Les officiels chinois s'étaient aussi référés volontiers au Troisième Reich, après la visite de Shinzo Abe le 26 décembre au sanctuaire Yasukuni à Tokyo, symbole à leurs yeux du passé d'agression du Japon.

Y sont honorés les 2,5 millions de soldats japonais morts durant les guerres modernes, mais aussi 14 criminels de guerre condamnés en 1946: "les Nazis de l'Orient" selon Qin Gang.

Le Quotidien du Peuple, organe du Parti communiste au pouvoir, a publié un article intitulé "Abe a en lui l'ADN d'Hitler", tandis qu'une caricature du journal officiel Global Times diffusée cette semaine montre un drapeau japonais ensanglanté et affublé d'une croix gammée.

"C'est de la propagande! C'est une façon de manipuler l'histoire et de détourner l'attention des problèmes auxquels la Chine est confrontée", a indiqué à l'AFP Torsten Weber, historien de l'Institut allemand des études japonaises à Tokyo.

Une propagande nationaliste qui se nourrit de certaines remarques de responsables japonais, lesquelles avaient provoqué au Japon même de vives controverses.

"La constitution de (la république de) Weimar a été discrètement remplacée par la constitution de l'Allemagne nazie: pourquoi ne pas s'inspirer de leur tactique?", s'était interrogé en juillet le vice-Premier ministre Taro Aso, discutant d'une réforme de la constitution pacifiste du pays.

La manière dont les dirigeants allemands de l'après-guerre se sont confrontés au passé nazi fait par ailleurs l'objet de louanges dans la presse chinoise, qui condamne l'absence de mémoire et de contrition des dirigeants nippons.

L'agence Chine nouvelle a ainsi appelé Abe à imiter le chancelier Willy Brandt, qui s'était agenouillé devant un monument commémorant la sanglante insurrection du ghetto de Varsovie en 1943.

Pour Robert Dujarric, directeur d'un institut à la Temple University Japan à Tokyo, l'indignation et la colère de Pékin servent une stratégie délibérément orchestrée.

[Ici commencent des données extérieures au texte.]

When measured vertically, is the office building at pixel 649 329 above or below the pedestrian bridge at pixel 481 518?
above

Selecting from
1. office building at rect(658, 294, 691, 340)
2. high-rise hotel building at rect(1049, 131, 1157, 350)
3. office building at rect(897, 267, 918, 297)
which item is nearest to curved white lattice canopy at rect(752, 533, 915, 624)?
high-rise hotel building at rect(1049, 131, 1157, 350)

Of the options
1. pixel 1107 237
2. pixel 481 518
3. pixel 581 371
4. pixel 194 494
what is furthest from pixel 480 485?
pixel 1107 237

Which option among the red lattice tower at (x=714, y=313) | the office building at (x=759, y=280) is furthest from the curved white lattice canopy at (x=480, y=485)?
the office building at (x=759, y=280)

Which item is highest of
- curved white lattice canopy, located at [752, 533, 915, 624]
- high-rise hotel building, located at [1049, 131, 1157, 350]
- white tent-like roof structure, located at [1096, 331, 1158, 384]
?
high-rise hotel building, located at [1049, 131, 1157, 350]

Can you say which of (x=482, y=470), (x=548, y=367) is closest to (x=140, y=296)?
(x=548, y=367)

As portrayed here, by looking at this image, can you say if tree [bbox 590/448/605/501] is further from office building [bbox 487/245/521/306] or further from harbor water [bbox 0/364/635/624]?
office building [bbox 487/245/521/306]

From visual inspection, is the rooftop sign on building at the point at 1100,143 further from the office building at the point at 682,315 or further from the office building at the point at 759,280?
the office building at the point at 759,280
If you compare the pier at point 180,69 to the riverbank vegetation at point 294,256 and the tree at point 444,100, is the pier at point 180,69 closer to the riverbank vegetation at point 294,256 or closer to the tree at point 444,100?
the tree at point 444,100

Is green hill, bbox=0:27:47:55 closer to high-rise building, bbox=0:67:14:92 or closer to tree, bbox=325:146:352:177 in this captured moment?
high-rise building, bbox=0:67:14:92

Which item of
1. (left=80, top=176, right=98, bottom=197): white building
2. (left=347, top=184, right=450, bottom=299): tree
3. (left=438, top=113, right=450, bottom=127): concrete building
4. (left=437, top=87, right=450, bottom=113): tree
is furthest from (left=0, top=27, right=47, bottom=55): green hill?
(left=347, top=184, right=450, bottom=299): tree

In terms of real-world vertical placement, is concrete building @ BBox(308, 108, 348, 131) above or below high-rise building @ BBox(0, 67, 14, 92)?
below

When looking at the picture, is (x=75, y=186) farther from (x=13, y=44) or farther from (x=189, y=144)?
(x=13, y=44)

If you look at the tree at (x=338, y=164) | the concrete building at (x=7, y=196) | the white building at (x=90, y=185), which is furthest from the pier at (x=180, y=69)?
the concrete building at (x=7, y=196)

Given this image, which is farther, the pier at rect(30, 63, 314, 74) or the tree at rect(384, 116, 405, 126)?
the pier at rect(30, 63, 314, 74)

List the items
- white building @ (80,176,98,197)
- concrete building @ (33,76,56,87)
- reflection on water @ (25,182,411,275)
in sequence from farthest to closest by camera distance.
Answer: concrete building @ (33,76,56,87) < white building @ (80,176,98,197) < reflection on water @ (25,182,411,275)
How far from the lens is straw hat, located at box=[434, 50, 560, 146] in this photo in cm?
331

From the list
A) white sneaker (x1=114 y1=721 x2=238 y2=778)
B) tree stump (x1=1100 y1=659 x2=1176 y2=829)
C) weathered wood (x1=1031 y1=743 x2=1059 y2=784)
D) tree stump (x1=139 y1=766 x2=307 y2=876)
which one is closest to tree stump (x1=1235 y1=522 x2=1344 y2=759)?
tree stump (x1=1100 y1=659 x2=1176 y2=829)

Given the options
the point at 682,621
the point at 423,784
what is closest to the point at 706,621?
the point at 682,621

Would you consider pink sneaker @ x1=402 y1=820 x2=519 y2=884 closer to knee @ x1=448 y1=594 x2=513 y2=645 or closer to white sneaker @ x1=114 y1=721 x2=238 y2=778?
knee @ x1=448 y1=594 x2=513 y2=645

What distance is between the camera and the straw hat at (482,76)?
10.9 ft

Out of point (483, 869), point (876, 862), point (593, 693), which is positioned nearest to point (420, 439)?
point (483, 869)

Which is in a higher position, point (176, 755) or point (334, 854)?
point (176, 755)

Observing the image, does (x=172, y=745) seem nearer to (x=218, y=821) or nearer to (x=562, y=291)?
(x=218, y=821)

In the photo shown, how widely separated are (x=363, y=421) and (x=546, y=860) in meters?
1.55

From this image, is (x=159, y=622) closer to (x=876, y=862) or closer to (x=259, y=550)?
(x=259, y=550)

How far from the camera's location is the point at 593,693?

"La Chine appelle les dirigeants japonais à se comporter comme les responsables allemands car elle sait qu'ils n'en feront rien et que la comparaison écorne l'image du Japon", a-t-il expliqué.

En 1995, le Premier ministre japonais Tomiichi Murayama avait exprimé "des excuses claires" pour le passé militariste de l'archipel, a rappelé de son côté Yoshiaki Yoshimi, professeur d'histoire à l'Université Chuo de Tokyo.

"Le problème est qu'Abe se comporte comme s'il ne se sentait pas tenu par cette déclaration", a-t-il ajouté.

Enfin, il paraît délicat de renvoyer dos à dos les atrocités commises par l'armée japonaise (dont le massacre de Nankin en 1937) et le génocide des Juifs perpétré par les Nazis, avertissent des experts.

"Il n'y pas eu d'Holocauste commis par les Japonais. Il n'y a pas d'Hitler nippon", insiste Torsten Weber. Etant lui-même allemand, il estime par ailleurs que l'on "accorde trop de crédit" à la capacité de l'Allemagne à surmonter son passé, lequel continue de hanter la conscience du pays.